Castillo del Real Felipe

Según estudios históricos el puerto de Callao se inició el 6 de marzo de 1537. Pizarro le dio el nombre de Santa Marina, luego fue llamado puerto de la Ciudad de los Reyes, el Pedregal, el Cascajal o el Callao y Lima.

El nombre “Callao” probablemente deriva de una expresión marinera de los europeos, de un vocablo de origen portugués (calhao) que se refiere a una bahía para embarcadero con playa pedregosa. Sin embargo, otros estudiosos sostienen que Callao proviene de un vocablo quechua: callu o callou, que significa “extremo” o “punta” de una bahía. Otro vocablo sería chalaco (de challa o challa ako) que significa techo de paja, el mismo que usaban los antiguos pobladores.

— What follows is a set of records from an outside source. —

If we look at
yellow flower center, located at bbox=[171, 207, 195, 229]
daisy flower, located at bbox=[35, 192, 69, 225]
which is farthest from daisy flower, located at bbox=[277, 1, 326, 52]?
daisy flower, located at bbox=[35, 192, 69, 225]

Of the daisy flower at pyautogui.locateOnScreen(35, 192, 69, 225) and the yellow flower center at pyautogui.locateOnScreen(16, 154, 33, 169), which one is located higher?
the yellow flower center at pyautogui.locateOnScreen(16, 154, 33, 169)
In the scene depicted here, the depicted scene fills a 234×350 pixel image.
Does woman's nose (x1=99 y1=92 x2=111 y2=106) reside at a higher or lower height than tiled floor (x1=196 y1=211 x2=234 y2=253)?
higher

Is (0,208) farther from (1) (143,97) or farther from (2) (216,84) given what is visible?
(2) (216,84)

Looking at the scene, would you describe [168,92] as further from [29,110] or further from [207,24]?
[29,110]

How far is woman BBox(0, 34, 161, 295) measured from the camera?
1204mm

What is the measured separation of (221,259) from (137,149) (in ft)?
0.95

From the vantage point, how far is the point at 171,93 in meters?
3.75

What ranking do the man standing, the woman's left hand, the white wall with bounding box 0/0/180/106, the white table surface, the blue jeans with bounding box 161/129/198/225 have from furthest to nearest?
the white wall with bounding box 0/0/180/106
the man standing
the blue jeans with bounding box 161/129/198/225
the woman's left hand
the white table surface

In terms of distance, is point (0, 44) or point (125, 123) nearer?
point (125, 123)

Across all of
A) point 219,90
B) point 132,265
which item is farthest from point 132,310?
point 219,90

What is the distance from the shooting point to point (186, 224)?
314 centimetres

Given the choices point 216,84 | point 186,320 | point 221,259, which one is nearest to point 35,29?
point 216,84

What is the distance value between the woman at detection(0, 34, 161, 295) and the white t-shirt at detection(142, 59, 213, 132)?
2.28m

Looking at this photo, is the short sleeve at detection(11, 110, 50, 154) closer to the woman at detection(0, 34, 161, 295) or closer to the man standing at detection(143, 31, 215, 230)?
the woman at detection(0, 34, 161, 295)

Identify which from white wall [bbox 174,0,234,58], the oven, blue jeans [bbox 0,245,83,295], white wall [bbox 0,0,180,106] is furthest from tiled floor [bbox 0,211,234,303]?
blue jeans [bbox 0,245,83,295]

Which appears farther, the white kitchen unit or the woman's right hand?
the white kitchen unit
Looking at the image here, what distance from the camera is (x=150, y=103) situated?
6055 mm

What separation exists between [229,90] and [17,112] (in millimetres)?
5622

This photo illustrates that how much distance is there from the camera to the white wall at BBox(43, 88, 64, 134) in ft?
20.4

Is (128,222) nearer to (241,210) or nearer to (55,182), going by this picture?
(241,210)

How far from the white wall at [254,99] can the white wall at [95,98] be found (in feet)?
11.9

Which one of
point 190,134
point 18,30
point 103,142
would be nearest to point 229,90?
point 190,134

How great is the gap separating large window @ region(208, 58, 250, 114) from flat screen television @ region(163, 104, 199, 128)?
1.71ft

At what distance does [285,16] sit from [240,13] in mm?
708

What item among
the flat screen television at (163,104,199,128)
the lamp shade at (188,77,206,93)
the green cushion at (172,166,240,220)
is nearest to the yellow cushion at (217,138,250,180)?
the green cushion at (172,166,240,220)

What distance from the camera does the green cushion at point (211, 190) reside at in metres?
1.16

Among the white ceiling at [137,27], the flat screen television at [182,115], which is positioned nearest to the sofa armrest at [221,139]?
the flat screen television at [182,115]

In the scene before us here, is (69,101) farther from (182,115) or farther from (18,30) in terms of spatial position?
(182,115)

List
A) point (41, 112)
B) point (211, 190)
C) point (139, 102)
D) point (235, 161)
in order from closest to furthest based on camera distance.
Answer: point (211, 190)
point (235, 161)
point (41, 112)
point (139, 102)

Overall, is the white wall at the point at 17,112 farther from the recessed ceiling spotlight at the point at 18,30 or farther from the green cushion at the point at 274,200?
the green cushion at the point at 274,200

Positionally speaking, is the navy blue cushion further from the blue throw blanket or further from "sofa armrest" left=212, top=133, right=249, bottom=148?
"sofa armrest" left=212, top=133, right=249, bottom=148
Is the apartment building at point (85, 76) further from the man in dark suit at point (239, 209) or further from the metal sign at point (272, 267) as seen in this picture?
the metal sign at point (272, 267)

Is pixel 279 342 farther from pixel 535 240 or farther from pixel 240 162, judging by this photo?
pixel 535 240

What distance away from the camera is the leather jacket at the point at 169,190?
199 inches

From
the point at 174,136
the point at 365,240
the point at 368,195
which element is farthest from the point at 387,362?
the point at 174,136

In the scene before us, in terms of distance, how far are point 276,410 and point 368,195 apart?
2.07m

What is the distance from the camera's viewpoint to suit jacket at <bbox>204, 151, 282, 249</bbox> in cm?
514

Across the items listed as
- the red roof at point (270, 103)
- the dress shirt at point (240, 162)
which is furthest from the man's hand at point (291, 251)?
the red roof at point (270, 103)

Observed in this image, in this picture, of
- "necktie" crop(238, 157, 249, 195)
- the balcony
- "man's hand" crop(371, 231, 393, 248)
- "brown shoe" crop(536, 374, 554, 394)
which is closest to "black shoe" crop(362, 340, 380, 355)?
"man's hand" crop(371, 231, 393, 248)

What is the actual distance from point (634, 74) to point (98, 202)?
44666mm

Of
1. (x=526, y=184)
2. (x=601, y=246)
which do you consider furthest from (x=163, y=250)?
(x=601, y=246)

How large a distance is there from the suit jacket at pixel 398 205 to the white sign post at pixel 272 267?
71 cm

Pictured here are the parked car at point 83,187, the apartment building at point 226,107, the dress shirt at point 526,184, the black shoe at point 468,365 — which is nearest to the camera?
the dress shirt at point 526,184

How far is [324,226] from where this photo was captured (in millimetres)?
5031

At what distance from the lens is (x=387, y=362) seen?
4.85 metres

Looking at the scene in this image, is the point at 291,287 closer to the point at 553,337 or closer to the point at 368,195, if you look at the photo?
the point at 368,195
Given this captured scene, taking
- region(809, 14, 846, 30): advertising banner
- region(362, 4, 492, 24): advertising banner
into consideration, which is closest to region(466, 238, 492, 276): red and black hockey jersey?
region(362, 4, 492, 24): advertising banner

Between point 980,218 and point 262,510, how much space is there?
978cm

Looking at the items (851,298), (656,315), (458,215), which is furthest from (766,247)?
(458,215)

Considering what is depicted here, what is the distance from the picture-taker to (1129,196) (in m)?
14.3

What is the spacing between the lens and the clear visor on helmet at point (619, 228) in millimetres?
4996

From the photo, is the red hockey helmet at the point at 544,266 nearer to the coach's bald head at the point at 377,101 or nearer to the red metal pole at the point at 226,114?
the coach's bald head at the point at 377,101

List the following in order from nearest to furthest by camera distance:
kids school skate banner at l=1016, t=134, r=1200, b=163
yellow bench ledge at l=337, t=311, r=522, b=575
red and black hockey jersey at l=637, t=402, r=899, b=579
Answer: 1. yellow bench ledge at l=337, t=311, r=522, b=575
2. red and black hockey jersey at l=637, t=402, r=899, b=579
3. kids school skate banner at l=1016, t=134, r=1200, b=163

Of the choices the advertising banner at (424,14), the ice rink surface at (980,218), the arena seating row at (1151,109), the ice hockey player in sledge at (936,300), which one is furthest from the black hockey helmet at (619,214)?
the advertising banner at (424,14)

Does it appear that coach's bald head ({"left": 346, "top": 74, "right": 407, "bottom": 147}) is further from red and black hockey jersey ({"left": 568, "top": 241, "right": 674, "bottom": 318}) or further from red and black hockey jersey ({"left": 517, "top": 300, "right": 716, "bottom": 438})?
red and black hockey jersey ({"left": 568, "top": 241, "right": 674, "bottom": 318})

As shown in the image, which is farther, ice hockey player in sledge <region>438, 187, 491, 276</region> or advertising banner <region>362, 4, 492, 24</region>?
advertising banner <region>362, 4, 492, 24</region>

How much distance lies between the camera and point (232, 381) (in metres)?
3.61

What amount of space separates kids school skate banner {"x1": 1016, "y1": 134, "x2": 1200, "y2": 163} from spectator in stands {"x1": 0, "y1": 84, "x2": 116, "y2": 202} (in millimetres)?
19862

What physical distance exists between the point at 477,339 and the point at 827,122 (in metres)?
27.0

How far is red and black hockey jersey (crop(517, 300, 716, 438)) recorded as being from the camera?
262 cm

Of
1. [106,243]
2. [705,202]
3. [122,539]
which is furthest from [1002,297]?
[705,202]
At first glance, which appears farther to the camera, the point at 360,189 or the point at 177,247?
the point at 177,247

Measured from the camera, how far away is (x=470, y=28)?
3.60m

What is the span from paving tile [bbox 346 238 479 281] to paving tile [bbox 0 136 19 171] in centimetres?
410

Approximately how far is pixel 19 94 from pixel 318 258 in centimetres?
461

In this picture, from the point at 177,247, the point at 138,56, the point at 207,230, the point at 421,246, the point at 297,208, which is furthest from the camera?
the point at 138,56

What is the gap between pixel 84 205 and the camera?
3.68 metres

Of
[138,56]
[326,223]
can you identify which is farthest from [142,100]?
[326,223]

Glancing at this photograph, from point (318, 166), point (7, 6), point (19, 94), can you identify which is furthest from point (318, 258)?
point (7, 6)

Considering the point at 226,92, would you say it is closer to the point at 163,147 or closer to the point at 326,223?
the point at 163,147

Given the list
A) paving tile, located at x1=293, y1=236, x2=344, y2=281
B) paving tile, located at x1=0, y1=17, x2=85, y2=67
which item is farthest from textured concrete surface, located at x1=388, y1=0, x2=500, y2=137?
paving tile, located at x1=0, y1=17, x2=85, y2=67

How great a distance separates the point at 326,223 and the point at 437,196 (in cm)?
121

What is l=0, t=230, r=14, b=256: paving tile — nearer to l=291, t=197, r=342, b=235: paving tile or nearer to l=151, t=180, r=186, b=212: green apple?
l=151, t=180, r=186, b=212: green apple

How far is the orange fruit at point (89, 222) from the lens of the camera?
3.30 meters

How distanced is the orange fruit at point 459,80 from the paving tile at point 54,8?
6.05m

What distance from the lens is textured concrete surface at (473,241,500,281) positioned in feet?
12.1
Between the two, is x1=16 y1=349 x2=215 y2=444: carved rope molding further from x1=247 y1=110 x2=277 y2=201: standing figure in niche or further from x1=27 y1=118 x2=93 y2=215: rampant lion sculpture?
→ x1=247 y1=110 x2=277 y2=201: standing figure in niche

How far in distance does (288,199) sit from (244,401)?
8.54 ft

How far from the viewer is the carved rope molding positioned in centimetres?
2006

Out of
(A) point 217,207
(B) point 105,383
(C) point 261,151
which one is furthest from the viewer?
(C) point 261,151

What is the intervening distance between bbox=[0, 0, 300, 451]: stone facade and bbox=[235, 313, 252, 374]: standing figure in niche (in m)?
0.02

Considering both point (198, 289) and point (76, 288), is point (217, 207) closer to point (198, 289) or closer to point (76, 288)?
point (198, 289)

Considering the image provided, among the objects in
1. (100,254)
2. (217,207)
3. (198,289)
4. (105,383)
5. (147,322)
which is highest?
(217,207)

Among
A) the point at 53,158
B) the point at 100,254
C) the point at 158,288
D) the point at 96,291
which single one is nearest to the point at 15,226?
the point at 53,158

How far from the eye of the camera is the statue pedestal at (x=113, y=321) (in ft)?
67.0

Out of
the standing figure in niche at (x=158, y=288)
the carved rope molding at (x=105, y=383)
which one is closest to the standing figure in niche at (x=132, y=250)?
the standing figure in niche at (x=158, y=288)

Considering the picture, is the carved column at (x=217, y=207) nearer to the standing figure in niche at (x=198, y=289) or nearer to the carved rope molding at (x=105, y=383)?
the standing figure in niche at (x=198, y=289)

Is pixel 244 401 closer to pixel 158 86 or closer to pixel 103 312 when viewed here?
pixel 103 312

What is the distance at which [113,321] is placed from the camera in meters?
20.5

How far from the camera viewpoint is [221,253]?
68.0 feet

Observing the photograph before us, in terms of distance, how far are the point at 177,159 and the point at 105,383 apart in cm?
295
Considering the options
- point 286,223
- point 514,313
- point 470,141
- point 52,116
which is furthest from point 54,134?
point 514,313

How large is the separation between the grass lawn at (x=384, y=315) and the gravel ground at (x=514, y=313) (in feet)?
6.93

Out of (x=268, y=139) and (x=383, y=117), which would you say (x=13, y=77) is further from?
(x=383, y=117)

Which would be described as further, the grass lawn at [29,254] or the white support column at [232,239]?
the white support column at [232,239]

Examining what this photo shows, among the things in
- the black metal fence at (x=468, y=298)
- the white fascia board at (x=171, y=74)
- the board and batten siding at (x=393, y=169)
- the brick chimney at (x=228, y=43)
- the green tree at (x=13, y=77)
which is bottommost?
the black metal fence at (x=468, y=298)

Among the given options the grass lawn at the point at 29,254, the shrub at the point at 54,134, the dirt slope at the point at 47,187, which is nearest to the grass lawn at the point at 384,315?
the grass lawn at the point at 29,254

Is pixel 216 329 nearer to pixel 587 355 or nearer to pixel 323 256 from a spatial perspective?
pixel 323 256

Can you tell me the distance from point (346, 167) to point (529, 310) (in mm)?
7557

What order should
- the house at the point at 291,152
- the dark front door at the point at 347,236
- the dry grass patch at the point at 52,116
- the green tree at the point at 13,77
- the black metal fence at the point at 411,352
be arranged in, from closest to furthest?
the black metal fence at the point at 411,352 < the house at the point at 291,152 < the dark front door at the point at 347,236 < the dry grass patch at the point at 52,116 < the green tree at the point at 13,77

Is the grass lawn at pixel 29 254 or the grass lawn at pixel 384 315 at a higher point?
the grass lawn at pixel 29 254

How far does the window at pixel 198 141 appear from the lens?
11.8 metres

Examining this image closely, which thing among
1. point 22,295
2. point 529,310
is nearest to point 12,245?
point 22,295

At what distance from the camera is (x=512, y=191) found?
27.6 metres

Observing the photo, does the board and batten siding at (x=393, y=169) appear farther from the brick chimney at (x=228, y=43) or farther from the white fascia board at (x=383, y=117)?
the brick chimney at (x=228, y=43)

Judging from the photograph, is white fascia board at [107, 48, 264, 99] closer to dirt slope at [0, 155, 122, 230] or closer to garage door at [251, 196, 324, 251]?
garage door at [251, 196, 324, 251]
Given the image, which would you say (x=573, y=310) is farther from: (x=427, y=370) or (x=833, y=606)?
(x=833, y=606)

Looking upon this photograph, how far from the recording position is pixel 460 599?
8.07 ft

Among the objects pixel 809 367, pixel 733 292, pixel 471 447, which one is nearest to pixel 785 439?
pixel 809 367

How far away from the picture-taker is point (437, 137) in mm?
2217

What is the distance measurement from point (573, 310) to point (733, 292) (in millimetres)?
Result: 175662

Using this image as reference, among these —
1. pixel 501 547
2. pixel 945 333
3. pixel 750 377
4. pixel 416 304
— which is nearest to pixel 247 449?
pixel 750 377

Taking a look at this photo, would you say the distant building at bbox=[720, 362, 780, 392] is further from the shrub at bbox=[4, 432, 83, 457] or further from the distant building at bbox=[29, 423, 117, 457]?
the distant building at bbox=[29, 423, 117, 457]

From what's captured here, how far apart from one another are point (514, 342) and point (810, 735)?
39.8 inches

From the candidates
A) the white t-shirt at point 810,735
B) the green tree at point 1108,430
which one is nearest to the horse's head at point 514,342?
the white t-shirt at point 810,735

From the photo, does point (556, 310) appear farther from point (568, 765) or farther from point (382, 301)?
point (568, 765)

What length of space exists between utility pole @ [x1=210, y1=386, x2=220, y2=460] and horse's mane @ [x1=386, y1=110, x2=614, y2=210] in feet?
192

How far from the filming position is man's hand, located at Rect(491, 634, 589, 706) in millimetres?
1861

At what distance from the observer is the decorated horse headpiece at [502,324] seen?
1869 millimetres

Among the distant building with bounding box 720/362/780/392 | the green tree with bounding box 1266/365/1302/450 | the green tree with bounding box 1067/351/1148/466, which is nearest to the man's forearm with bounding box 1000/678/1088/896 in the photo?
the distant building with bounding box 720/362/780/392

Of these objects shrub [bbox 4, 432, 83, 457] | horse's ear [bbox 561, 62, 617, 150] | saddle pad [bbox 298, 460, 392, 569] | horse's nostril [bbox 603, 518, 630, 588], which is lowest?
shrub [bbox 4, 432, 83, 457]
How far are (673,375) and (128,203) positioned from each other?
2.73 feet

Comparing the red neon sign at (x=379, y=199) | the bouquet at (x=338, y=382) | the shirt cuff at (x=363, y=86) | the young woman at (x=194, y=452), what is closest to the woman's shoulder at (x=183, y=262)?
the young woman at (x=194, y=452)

El Callao tuvo problemas con piratas que saquearon el puerto. La primera incursión fue del inglés Francis Drake en 1579 y luego el del holandés Jacob Clerk “L’Hermite” en 1624.

Debido al ataque de los piratas y corsarios los virreyes decidieron la construcción de una muralla, la cual se hizo en 1640. Fue el virrey José Antonio Manso de Velasco, conde de Superunda quien ordenó la construcción de una fortaleza sobre un área de 70 000 m2. La obra terminó en 1767 siendo inaugurada por el virrey Manuel Amat, quien lo bautizó con el nombre de Real Felipe en homenaje al rey de España. El terremoto del 28 de octubre de 1746 destruyó gran parte del puerto. Se dejaron solamente dos puertas de acceso. Esta muralla fue finalmente derrumbada por el terremoto de 1746.

El 23 de junio de 1823, se instaló en la fortaleza del Real Felipe el primer Congreso Constituyente.

En 1952 fue declarado Monumento Histórico Nacional convirtiéndose luego en el Museo del Ejército.